Friday, April 10, 2009

GOOD MORNING AMERICA FEATURES SOUTH L.A.’S ICEF PUBLIC SCHOOLS

Seven Years After Their First Visit, the Morning Show Returns to Showcase ICEF as a National Model for Reform

ICEF Press Release

Los Angeles, CA – ICEF Public Schools was featured this morning on Good Morning America, showcasing a charter school organization that has grown from one school in 2002, to a network of 13 high-performing charter schools that is changing South Los Angeles by sending African-American students to some of the nation’s top colleges and universities.

Today’s six-minute Good Morning America segment began with the story of ICEF Founder Michael D. Piscal, “a man who had a new idea for kids struggling to survive in South Central Los Angeles,” and “what happens to a little idea and a very big heart.”

The piece followed some of the students who were in elementary school seven years ago when Good Morning America first visited ICEF’s View Park Prep Elementary. Today, those same students talked about studying economics and biology in college, their goals to become doctors and principals, and how ICEF made receiving a quality higher education a reality for them.

The program also highlighted ICEF’s ambitious reform plan to build an Education Corridor in South Los Angeles. By focusing on a specific, underserved and high-need geographic area where more than 50 percent of students don’t graduate high school and fewer than one in 10 ninth-graders goes on to graduate from college, ICEF has developed a strategy to produce 2,000 college graduates a year in South Los Angeles.

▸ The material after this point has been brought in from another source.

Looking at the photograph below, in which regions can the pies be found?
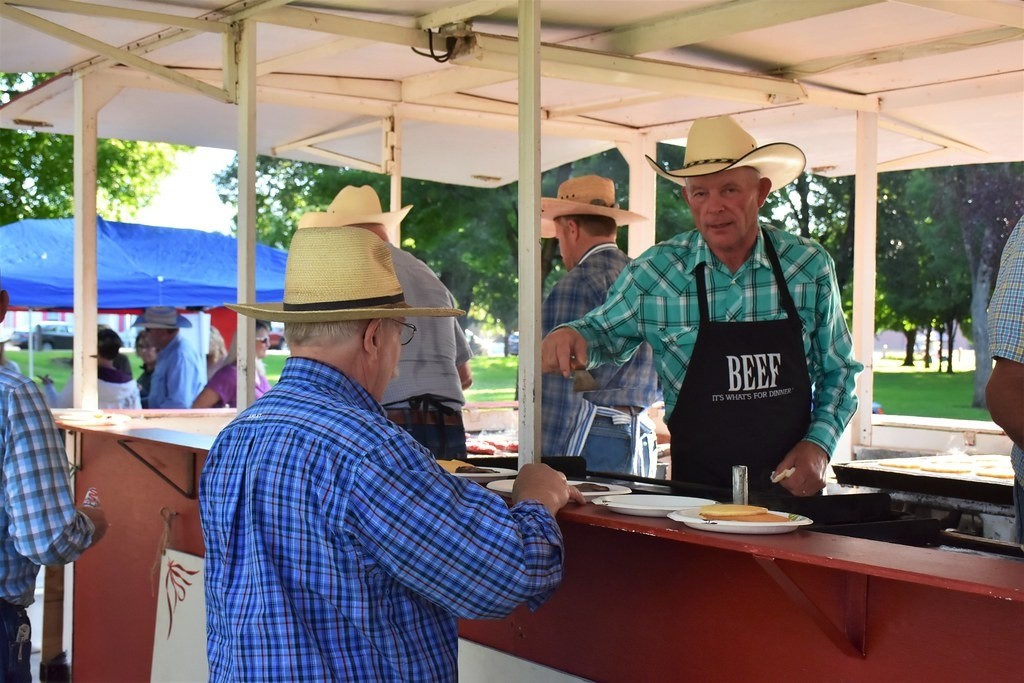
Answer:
[437,458,475,473]
[699,503,789,522]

Years after ICEF Founder Michael D. Piscal gave up a teaching job at a privileged school for wealthy children to pursue his dream of opening a school that would get inner-city kids into college, reporter Diane Sawyer said that big universities were lining up for his graduates.

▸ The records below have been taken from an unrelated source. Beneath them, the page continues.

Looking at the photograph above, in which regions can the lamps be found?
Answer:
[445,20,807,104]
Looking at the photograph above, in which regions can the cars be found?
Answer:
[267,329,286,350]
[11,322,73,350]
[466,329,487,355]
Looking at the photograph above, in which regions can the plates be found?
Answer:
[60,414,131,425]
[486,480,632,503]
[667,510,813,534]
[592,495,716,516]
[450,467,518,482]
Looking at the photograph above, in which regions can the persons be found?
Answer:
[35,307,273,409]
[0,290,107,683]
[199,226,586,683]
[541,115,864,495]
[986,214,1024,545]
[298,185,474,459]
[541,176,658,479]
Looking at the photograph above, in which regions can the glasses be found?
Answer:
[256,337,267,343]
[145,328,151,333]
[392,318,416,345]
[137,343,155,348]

“In South Central L.A., an area hurting from gangs and drugs, less than 10 percent of young people complete four years of college. Michael’s charter school organization, called ICEF, aims to end the crisis,” Sawyer said on the show. “The success has been astonishing. Virtually all of ICEF’s students go on to college. Education experts everywhere are sitting up and taking notice.”

So far, ICEF has sent more than 140 students to college, and 100 percent of their first two graduating classes have applied to and have been accepted to college. Every student also enrolled, except for one who chose to join the military. ICEF’s schools are some of the highest performing schools for African-American students in California.

“It’s an amazing explosion of activity in this community where before there was really nothing. He’s a pioneer,” said Priscilla Wohlstetter, a professor at the University of Southern California and director of its Center on Educational Governance.

Just days after Pres. Barack Obama called for more charter schools, higher standards and greater accountability, Good Morning America’s focus on ICEF Public Schools shows how successful charter schools can serve as models for positive reform throughout the nation.

Piscal said on Good Morning America that ICEF is at the “epicenter of everything that’s gone wrong in America,” and the system is just not working for the children of the community.
“In the past seven years, we’ve sent our kids to the nation’s top colleges. In the next seven years, you’ll see these college graduates return as our future doctors, lawyers and teachers to give back to this community. These same children will come back to this community, college diploma in hand, creating a sustainable and vibrant middle and upper-middle class,” said Michael D. Piscal, President and CEO of ICEF Public Schools. “These were the students few believed would succeed, but we have shown that with high expectations and support, all students can excel. What we’re doing here by focusing on a specific neighborhood can serve as a model for changing public education in all corners of America.”

On Oct. 29, 2002, Lagasse served Piscal, then principal of View Park Prep Elementary, breakfast in bed on Good Morning America because the students had flooded the show with letters calling Piscal their hero.
At the time, ICEF Public Schools was just one school—View Park Prep Elementary—with 240 students in grades K-6. Today, ICEF Public Schools is a network of 13 high-performing K-12 public schools with 3,000 students and more than 6,000 on their waiting lists.

About ICEF Public Schools
ICEF Public Schools (Pronounced “Eye-ceff,” for the Inner City Education Foundation) was co-founded in 1994 by Piscal, Jim O’Brien of Citi, Steve Smith of Seaport Group and Kevin O’Brien of Global Broadcasting, to transform the Los Angeles community by creating first-rate educational opportunities for its minority youth. ICEF currently operates 13 public charter schools, including four new schools which opened this fall, with the goal of preparing its students to attend and compete academically at the top colleges and universities in the nation. ICEF’s flagship school, View Park Preparatory Charter High School, has now graduated two classes, with 100 percent of its graduates accepted to college.